However i still get the mentioned interruptions as i work on pretty big
projects, but its mostly via IM. Working from the coffe shop or even the beach
is not for me though, id just grab my girlfriend for a short trip and catch up
on work on the next weekend.

------
notahacker
According to the actual interview, even DHH never came up with a quote as
outrageous as the headline...

------
lifeisstillgood
Been saying this for years.

It chimes with a flow of history I think we are seeing - that _source code
literacy_ is roughly equivalent to read and writing literacy, and we have
already seen Gutenberg invent the printing press (Www).

Now we are seeing what Europe saw from 1451-1590 - what happens when you go
from 2% literacy rates to 20%+. Just imagine the advantages a company in 1500
enjoyed if its top staff were literate, and engaged with all the other
literate employees in the industry.

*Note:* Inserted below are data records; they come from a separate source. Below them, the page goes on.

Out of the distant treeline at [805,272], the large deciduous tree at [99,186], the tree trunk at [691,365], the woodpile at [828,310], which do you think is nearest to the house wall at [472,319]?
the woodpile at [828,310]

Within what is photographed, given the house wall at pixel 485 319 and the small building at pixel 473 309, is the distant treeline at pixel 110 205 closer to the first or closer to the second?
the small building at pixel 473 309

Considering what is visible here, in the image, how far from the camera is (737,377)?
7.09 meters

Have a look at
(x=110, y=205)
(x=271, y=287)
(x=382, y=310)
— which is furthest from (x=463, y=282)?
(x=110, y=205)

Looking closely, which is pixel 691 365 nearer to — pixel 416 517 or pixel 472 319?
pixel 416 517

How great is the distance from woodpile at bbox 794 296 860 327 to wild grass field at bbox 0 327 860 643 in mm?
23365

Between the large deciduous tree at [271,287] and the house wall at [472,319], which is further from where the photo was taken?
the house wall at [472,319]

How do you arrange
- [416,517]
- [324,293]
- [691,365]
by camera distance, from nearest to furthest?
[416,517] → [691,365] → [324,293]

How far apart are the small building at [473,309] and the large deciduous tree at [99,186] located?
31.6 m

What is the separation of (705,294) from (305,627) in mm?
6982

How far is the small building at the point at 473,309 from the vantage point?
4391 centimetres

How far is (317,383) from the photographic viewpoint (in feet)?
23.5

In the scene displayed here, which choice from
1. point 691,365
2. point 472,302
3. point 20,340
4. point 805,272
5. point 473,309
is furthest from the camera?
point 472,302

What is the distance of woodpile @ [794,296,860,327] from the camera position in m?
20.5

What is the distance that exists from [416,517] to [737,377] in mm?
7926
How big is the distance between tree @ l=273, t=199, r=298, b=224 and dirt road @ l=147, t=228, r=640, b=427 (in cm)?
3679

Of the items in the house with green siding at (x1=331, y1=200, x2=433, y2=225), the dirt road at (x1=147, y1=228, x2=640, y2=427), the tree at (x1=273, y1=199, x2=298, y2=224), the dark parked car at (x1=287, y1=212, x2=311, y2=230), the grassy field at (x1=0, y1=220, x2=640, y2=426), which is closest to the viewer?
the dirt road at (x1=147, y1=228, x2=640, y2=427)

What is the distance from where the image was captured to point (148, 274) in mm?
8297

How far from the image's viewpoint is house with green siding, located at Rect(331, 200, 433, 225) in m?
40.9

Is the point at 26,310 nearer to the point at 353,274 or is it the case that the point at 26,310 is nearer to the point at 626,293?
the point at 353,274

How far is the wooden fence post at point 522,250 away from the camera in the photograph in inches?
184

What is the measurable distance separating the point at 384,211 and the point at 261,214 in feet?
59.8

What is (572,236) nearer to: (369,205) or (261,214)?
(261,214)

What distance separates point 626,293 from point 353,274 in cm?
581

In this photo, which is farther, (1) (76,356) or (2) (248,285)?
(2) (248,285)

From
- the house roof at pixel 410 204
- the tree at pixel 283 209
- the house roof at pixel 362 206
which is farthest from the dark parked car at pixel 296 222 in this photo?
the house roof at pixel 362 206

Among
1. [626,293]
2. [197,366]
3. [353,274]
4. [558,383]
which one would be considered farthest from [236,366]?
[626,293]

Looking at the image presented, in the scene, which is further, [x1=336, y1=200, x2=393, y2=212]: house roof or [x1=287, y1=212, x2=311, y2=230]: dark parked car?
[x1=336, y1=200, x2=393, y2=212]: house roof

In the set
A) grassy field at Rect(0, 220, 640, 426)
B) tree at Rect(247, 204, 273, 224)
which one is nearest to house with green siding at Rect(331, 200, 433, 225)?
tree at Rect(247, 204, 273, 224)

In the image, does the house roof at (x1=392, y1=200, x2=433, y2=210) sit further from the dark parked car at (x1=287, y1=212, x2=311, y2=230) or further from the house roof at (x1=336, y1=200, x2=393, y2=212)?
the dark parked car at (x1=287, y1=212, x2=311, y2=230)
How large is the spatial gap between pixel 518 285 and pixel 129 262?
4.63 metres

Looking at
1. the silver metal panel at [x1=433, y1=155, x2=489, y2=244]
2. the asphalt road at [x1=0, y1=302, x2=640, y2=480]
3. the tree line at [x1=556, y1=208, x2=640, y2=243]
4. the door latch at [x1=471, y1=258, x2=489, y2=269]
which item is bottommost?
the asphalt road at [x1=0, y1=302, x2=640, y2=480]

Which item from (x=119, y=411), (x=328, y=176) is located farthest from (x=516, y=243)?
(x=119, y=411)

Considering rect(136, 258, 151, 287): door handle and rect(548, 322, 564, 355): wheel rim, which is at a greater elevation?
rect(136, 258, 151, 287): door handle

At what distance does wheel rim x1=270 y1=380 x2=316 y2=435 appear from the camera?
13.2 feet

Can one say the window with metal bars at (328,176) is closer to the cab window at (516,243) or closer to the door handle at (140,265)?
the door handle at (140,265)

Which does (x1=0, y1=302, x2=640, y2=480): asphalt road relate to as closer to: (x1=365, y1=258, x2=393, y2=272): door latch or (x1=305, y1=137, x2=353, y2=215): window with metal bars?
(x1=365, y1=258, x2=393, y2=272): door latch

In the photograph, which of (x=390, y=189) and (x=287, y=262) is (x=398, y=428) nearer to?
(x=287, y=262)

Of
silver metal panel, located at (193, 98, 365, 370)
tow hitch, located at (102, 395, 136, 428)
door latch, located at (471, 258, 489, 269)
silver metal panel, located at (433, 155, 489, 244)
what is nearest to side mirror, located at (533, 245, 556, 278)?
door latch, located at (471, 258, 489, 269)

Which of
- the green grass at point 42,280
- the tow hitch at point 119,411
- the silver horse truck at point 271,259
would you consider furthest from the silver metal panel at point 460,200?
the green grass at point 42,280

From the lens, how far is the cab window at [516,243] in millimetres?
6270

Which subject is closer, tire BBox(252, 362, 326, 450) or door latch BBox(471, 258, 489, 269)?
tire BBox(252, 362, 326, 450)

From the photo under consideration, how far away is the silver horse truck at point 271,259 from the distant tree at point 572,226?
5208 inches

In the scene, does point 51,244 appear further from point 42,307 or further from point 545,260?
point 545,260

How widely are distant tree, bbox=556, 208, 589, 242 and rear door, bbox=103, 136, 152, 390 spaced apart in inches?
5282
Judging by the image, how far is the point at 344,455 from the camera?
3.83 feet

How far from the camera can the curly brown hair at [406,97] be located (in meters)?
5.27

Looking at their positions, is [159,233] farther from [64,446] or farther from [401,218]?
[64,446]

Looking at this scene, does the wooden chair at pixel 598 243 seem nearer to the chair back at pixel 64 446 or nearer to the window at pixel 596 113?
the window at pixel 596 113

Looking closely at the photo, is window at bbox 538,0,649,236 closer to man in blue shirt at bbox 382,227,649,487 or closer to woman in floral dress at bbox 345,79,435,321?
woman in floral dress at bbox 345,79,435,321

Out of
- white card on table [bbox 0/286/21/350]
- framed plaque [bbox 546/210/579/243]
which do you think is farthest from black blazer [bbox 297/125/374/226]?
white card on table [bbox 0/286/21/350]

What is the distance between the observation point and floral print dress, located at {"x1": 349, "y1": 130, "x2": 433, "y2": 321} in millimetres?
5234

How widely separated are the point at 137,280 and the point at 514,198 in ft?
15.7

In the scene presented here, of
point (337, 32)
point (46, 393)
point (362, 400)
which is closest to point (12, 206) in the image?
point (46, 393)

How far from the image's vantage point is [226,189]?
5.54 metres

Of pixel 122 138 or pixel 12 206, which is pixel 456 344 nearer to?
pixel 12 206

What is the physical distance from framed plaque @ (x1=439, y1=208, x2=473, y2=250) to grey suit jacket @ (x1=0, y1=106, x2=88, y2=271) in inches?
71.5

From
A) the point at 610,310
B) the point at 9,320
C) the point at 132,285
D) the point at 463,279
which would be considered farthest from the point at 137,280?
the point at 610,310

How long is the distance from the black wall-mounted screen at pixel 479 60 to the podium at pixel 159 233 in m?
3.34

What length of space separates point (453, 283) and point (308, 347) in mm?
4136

How many competitive advantages could it
take to make up for that single one?

We are lucky members of that 2 % and should not see it as a permanent elite -
but we should also recognise the changes coming. I think DHH hits it right

------
danpalmer
I'm still a student, and I know that I don't yet have the personal discipline
to work from home. I know that I'll find it difficult to have a routine, so I
will work at odd times, and I know that because of this, all the time I'm not
working I'll feel like I should.

I need to do the 9-5 thing for a few years. Once I've done that, I want a
flat/house where I can designate one room as my 'work' office, in which I will
only do work, and all work will be done in it. Anything that is not work
related I'll have to do outside that room. I think if I have this separation
I'll be able to focus on work, and on personal things much better.

------
michaelfeathers
When Marissa Mayer made her announcement about the work at home policy at
Yahoo the reaction was easy to predict. Many people would say that she was
wrong. What I didn't expect was to see so few people make the case that the
answer is: _it depends._

There is no one-size-fits-all work practice. The fact that nearly every writer
about this fails to acknowledge context is severely troubling.

------
tfaruq
Oh my god. People always look at work from home as they are a good fit for
work-from-home-culture. The important issue to discuss is how we hire people
that fit to work-from-home-culture? I think 37signals should share more how
they hire the people that fit this culture.

------
bambax
> _Managers vastly overestimate it’s efficiency_

and then

> _It’s primary role these days..._

Are there no copy editors at Forbes?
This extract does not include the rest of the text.